> [What is expected]:
Repeat the lines from the one with "Measurement parameters: fx=1645, fy=1645, cx=600, cy=337." to the one with "What is the", word for word, with nothing else.

> [Stored data]:
>> begin
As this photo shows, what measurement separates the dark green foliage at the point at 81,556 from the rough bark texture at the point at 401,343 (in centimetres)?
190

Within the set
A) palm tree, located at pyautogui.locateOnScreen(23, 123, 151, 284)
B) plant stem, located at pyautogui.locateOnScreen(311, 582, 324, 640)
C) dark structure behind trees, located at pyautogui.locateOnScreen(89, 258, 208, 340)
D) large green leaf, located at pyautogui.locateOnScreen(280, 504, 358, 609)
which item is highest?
>> end
>> begin
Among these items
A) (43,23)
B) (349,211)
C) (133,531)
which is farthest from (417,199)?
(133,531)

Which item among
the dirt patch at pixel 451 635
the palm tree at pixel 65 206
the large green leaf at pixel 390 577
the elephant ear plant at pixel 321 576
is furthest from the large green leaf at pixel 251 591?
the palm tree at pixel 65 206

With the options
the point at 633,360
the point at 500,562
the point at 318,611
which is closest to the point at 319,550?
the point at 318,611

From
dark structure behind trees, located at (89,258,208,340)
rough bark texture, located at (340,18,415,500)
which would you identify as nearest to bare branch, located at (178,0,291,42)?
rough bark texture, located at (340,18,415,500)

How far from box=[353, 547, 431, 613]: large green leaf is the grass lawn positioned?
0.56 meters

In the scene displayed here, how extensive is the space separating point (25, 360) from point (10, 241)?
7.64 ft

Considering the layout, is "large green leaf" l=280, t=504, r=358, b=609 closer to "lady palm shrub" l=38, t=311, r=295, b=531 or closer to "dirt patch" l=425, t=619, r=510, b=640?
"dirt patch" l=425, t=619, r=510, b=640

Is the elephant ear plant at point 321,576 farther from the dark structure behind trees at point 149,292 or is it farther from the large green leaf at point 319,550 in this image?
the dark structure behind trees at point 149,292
>> end
>> begin
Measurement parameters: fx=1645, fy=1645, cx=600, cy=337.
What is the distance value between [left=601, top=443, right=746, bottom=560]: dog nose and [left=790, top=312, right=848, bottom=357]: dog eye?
>> end
> [Output for this exercise]:
Measurement parameters: fx=1645, fy=1645, cx=600, cy=337.
What is the distance value between [left=601, top=443, right=746, bottom=560]: dog nose and [left=790, top=312, right=848, bottom=357]: dog eye?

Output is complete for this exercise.